The model of AD in Stat6VT transgenic mice is unique in that disease results from a perturbation of T cell function, not of ectopic gene expression within the skin, and is dependent on IL-4 for development. This is important as allergic skin inflammation in other mouse models of AD may appear as Th1-mediated inflammation in mice that are genetically-deficient in the ability to develop Th2 responses (3
). Thus, the dependence on IL-4 for disease development in this model is significant. The requirement for a specific effector cytokine suggests that while genetic predisposition to changes in barrier function including mutations in FLG
is an important risk factor in AD development (17
), a strong skewing of immune function can have similar effects. The increased Th2 cytokine production in Stat6VT transgenic mice decreases expression of multiple genes in the EDC complex resulting in decreased barrier function, which at least partially contributes to the development of allergic skin inflammation. Our results also provide a mechanism for the AD-like disease that develops in IL-4 transgenic models (9
While IL-4 is clearly required for the development of allergic skin inflammation in Stat6VT transgenic mice, the relative roles of IL-4 and IL-13 are not fully defined. We demonstrate that acute treatment of skin from Stat6VT transgenic mice with either anti-IL-4 or anti-IL-13 increased the level of Ivl
mRNA. Other reports have shown that treatment of keratinocytes with IL-4 and IL-13 can decrease EDC gene expression (4
). But while transgenic mice expressing IL-4, or IL-4 and IL-13, develop allergic skin inflammation (7
), the ability of IL-13 alone to promote allergic skin inflammation has not been determined. The decreases in IL-4 production caused by targeting the Il13
locus prevent a precise determination of the role of IL-13 in this model (15
). Importantly, the ability of IL-4-deficiency to prevent allergic skin inflammation in Stat6VT transgenic mice, and that IL-13-secreting cells develop in Il4-/-
Stat6VT transgenic mice (14
), suggests that while both cytokines can induce regulation of EDC genes, they are not functionally redundant in the development of allergic skin inflammation.

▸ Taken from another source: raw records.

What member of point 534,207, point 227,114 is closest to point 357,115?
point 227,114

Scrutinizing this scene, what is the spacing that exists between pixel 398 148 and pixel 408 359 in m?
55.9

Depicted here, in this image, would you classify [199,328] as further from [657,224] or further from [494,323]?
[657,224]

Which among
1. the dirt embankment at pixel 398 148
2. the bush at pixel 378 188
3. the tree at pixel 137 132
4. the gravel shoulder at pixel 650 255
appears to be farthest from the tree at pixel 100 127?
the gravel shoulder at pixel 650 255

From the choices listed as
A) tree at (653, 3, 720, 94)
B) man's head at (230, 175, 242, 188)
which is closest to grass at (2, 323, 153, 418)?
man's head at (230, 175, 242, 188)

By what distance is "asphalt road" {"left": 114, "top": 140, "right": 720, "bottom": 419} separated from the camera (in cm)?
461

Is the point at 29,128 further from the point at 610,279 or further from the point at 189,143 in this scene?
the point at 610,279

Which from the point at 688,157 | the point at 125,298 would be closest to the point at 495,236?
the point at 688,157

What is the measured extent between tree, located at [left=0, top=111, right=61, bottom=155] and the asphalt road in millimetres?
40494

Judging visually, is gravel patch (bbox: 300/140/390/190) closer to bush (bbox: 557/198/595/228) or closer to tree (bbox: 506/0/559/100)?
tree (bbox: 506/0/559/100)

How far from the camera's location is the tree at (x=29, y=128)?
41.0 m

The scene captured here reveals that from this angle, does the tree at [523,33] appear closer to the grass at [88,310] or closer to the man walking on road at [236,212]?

The development of AD in patients relies on multiple factors. As mentioned above, mutations in FLG
are a significant risk factor for AD (17
), and barrier function, as assessed by increased TEWL, is decreased (21
). Similarly, a family history of allergic disease, which likely reflects an increased propensity for development of allergic responses, is a significant risk factor (25
). Importantly our studies show that the effect of IL-4 on keratinocyte gene expression is not restricted to active lesions (4
), but that it also contributes to homeostatic expression of genes involved in skin barrier function. Thus, increases in systemic or local IL-4, through the ability to regulate barrier function, may be a predisposing factor for the development of AD. Modulating the levels of IL-4 in patients might be an effective method for not only treating lesions, but also limiting future exacerbations.